The lawsuit challenges the U.S. Forest Service’s and Bureau of Land Management’s 2012 decision to open up the South Unit of the Ashley National Forest for Berry Petroleum to drill and frack for oil and gas. The area lies in the southwestern Uinta Basin, located between Price and Duchesne Utah and near Strawberry Reservoir in the headwaters of the Duchesne River.

The agencies approved the drilling and fracking of 400 oil and gas wells, which would produce for up to 50 years, on more than 40 square miles of the National Forest. The project would turn this area of the Ashley National Forest into an industrial zone, complete with a spider web of roads, wellpads, and production facilities.

Click here to see a map of the drilling and its impacts >>

The suit also comes amid pressure from the oil and gas industry for the Forest Service and Bureau of Land Management to open up more lands for oil development and proposals to build new pipelines to the Wasatch Front. More drilling in the Uinta Basin, including in the Ashley National Forest, means more oil refining in the Salt Lake City area, meaning more air pollution in Salt Lake and Davis Counties.

Both the Forest Service and the Bureau of Land Management acknowledged the drilling and fracking would spur disastrous results, including: 1) declines of sage grouse and sage grouse habitat; 2) the destruction of 20,000 acres of designated roadless lands that currently quality for wilderness protection; 3) increased sedimentation in streams that are already struggling to comply with water quality standards; and 4) increased particulate matter and smog pollution, even though the region is already struggling to comply with federal particulate and smog limits.

“With 40 miles of new road construction inside protected Inventoried Roadless Area, this monster ruins more roadless than any other project in the country,” said Kevin Mueller, WildEarth Guardians’ Utah and Southern Rockies Conservation Manager. “The Ashley National Forest was made to protect clean air and water, and to protect fish and wildlife. Our National Forests were not designated so that they become industrialized dirty energy sacrifice zones.”

> EXERCISES
**a.** From the passage on the Ashley National Forest lawsuit, extract the part starting with "Both the Forest" and going on through "and smog limits.", word for word.
**b.** According to the passage on the Ashley National Forest lawsuit, why would more drilling in the Uinta Basin lead to more air pollution in Salt Lake and Davis Counties? Answer in one to three sentences.

> DATASET CONTENT
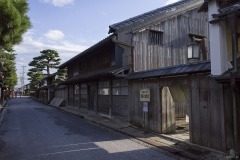 旧西川家住宅 通りに面した外観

> ANSWERS IN ORDER
**a.**
Both the Forest Service and the Bureau of Land Management acknowledged the drilling and fracking would spur disastrous results, including: 1) declines of sage grouse and sage grouse habitat; 2) the destruction of 20,000 acres of designated roadless lands that currently quality for wilderness protection; 3) increased sedimentation in streams that are already struggling to comply with water quality standards; and 4) increased particulate matter and smog pollution, even though the region is already struggling to comply with federal particulate and smog limits.

**b.** More drilling in the Uinta Basin, including in the Ashley National Forest, means more oil refining in the Salt Lake City area. That added refining would bring more air pollution to Salt Lake and Davis Counties.